Tim shared with us his eight golden rules for a successful 2012 festive season and they are: (more…)

How to Get the Best Results from Your PR Agency

So, you’ve decided that your brand needs a helping hand to get cut-through in today’s cut-throat consumer driven market. You’re set with the advertising campaign but a bit unsure on what PR even is, let alone what its benefits are. Isn’t it all just spin? Don’t today’s marketing savvy consumers see through PR fluff these days?

This is exactly the attitude that a switched on PR agency will dispel immediately. Good PR can boost your sales, increase your own profile (or that of your company’s) within the industry and enhance consumer brand awareness. If you approach PR with the right attitude (and know a little about it), it will become an essential element of your brand’s marketing mix.

When it comes to PR, and getting the most out of those monthly retainer fees, the most important thing to remember is: stories do not write themselves. Your PR agency should be able to come up with a few story angles and even organise a few promo events to generate coverage in the social pages. But, if you have nothing interesting to say about your brand, then what do you expect journalists to pen stories about? Unfortunately, PR agencies cannot manufacture stories from thin air. Newspaper column inches are highly sort after (and highly expensive if you are paying for them in advertising dollars); journalists will not give them away for fluff.

The key is to brief your PR agency thoroughly.
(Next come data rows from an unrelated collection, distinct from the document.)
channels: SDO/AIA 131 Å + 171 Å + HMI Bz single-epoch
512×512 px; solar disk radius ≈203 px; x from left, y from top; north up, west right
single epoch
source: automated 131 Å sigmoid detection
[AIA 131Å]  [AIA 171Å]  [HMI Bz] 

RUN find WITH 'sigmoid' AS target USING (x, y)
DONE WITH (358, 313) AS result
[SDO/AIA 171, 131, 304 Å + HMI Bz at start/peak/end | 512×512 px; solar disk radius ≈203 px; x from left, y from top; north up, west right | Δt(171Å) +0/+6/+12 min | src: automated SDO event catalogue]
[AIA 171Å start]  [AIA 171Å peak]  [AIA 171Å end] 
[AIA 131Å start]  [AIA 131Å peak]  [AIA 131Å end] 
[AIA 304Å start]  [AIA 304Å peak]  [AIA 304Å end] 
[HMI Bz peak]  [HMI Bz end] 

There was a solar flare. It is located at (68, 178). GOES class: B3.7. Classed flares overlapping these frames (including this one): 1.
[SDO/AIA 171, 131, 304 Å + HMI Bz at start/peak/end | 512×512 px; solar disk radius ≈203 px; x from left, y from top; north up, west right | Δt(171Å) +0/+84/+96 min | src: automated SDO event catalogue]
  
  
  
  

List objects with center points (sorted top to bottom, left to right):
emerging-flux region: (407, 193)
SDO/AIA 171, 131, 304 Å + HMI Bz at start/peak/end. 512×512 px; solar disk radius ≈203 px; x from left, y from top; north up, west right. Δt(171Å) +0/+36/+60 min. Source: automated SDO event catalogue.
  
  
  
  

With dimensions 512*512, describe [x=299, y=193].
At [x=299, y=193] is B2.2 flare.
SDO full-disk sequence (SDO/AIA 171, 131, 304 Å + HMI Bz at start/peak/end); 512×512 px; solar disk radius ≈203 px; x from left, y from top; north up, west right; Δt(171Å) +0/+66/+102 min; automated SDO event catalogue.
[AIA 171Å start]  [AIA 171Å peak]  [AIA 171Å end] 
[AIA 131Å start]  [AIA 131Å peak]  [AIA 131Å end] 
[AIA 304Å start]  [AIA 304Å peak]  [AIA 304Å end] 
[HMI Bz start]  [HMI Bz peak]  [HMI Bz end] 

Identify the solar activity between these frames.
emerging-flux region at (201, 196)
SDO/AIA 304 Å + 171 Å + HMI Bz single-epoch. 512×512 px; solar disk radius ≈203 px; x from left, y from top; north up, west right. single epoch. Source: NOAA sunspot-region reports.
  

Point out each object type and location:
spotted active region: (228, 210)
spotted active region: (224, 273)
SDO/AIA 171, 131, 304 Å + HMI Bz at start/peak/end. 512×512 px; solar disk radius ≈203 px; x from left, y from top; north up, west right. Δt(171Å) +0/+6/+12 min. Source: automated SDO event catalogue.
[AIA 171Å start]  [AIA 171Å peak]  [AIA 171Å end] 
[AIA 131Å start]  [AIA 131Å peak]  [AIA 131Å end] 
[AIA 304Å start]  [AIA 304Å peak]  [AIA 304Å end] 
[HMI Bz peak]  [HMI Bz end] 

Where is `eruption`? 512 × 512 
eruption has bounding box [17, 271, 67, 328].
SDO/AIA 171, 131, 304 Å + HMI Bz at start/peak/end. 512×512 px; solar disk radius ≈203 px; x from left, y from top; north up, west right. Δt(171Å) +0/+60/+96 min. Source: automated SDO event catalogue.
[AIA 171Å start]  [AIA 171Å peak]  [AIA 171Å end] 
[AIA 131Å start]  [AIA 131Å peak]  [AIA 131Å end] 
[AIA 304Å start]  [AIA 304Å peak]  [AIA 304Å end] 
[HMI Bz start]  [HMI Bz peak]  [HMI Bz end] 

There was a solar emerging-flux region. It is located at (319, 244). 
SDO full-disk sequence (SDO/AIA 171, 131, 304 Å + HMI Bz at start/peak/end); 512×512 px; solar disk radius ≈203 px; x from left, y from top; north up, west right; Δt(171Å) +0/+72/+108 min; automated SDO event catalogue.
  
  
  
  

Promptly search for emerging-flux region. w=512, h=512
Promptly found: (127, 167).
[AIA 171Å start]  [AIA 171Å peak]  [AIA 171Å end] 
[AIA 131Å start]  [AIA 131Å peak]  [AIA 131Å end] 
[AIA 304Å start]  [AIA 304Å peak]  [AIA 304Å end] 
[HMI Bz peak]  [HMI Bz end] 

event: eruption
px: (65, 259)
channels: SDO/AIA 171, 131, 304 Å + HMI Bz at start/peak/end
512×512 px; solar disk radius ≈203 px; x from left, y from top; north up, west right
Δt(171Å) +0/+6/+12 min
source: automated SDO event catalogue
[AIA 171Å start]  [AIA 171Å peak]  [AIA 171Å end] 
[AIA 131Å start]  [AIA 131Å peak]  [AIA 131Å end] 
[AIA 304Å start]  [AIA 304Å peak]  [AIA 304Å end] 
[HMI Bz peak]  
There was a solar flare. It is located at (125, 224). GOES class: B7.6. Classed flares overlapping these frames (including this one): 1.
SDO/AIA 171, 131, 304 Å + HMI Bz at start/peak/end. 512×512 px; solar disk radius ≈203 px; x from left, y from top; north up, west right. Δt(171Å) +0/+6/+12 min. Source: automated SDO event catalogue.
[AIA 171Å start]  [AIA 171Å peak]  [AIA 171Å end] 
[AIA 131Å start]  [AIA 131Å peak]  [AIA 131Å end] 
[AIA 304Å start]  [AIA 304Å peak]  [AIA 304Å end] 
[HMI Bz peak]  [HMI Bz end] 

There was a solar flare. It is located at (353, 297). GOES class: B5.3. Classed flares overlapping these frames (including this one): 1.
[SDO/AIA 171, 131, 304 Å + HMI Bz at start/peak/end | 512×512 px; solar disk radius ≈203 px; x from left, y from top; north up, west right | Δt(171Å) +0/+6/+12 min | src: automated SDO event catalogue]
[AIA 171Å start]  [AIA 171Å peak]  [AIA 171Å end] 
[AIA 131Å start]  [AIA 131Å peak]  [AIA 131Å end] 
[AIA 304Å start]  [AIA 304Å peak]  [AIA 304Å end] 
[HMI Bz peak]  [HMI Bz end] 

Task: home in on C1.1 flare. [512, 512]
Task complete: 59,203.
Make sure they know what’s going on in your business. Make sure they understand your products. Make sure they know who your target audience is. Make sure they meet all your key staff. And, most importantly, make sure they know what is on the horizon for your business. Believe it or not, magazines often work up to three months in advance. So, if you want coverage in Cosmo for that new line of lipstick you are releasing in November, you had better have your PR agency hounding the journos in August.

If you are the face of the business, get media trained. There is nothing more frustrating for a journalist than going to the trouble of setting up an interview, doing background research and organising a photographer only to find that the subject is a dud. A dud doesn’t know what their key messages are, what they are trying to sell or what attitude they want to get across. If this is the case, chances are your interview will be boring (and go unpublished) or, even worse, you will do more harm than good to your brand.

Make sure you help give your PR agency the tools they need to do a good job. One of the most important tools for a PR agency is high resolution, print ready images. If a journalist is interested in running a story (based on one of your PR agency’s media releases), one of the first requests will be for an image to accompany it. So, if your PR agency wants to set up a product photo shoot or even a photo shoot to get some headshots of your key employees, this is not to create extra work for you. This is to ensure bigger, better exposure for your brand.

Be prepared to invest some of your time in the PR exercise. While your PR agency will be able to work autonomously for the majority of time, they will need your input. They will need approvals on media releases. They might need you to give an interview to a journalist. They might even need you to attend a photo shoot. Most of all, they will want to meet face-to-face on a regular basis; it’s the easiest way to find out what’s happening in your business.

Make sure you don’t set unreasonable (or simply unattainable) goals for your PR agency. PR is a long-term investment. It won’t happen overnight. You won’t be on television tomorrow. Journalists received hundreds of media releases every day. It will take time for them to get to yours. But a good PR agency will make sure that they do get to yours. If PR is used as a long-term marketing tool, journalists will inevitably start to approach you for stories and information. You might become their preferred industry expert to quote in stories. They might start asking you for product information (rather than receiving it unsolicited from your PR agency).

Employing a PR agency to raise the profile your brand should be one of the most beneficial marketing strategies you employee. If you follow the tips above, your relationship with your PR agency should flourish, alongside consumer awareness of your brand.